For a monochrome bitmap, the format of the bits is relatively simple and can almost be derived directly from the image you want to create. For instance, suppose you want to create a bitmap that looks like this:
You can write down a series of bits (0 for black and 1 for white) that directly corresponds to this grid. Reading these bits from left to right, you can then assign each group of 8 bits a hexadecimal byte.
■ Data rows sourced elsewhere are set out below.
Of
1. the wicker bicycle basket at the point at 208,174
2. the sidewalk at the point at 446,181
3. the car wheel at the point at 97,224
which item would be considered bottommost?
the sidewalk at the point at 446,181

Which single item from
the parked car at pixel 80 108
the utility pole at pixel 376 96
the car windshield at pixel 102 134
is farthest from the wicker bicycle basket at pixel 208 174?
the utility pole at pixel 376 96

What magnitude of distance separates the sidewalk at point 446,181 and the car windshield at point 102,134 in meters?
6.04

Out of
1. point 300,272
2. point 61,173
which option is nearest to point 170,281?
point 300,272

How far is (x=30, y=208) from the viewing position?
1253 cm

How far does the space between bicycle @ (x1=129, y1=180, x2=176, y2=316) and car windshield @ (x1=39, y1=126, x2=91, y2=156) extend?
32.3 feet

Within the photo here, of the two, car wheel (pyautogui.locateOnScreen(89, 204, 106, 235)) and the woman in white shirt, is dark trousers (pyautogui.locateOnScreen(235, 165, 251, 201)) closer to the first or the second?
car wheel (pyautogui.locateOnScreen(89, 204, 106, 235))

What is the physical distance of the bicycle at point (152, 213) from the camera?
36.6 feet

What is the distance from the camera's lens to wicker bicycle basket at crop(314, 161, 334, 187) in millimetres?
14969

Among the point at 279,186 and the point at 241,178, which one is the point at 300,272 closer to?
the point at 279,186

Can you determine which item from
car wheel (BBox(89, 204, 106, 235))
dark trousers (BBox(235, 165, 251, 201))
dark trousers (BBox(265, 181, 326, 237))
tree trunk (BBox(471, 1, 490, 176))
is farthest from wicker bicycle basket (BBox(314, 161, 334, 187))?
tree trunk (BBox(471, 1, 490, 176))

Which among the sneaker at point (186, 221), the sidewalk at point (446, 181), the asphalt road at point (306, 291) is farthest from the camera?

If the width of the bitmap is not a multiple of 16, pad the bytes to the right with zeros to get an even number of bytes:
0 1 0 1 0 0 0 1 0 1 1 1 0 1 1 1 0 0 0 1 = 51 77 10 00
0 1 0 1 0 1 1 1 0 1 1 1 0 1 1 1 0 1 0 1 = 57 77 50 00
0 0 0 1 0 0 0 1 0 1 1 1 0 1 1 1 0 1 0 1 = 11 77 50 00
0 1 0 1 0 1 1 1 0 1 1 1 0 1 1 1 0 1 0 1 = 57 77 50 00
0 1 0 1 0 0 0 1 0 0 0 1 0 0 0 1 0 0 0 1 = 51 11 10 00
The width in pixels is 20, the height in scan lines is 5, and the width in bytes is 4. You can set up a BITMAP structure for this bitmap with the following statement:
static BITMAP bitmap = { 0, 20, 5, 4, 1, 1 } ;
and you can store the bits in a BYTE array:
static BYTE byBits [] = { 0x51, 0x77, 0x10, 0x00,
0x57, 0x77, 0x50, 0x00,
0x11, 0x77, 0x50, 0x00,
0x57, 0x77, 0x50, 0x00,
0x51, 0x11, 0x10, 0x00 } ;
Creating the bitmap with CreateBitmapIndirect requires two statements:
bitmap.bmBits = (LPSTR) byBits ;
hBitmap = CreateBitmapIndirect (&bitmap) ;
Be careful when working with the pointer to byBits. It's OK to call CreateBitmapIndirect right after you assign the far address to the bmBits field, but this field can become invalid if Windows moves your local data segment.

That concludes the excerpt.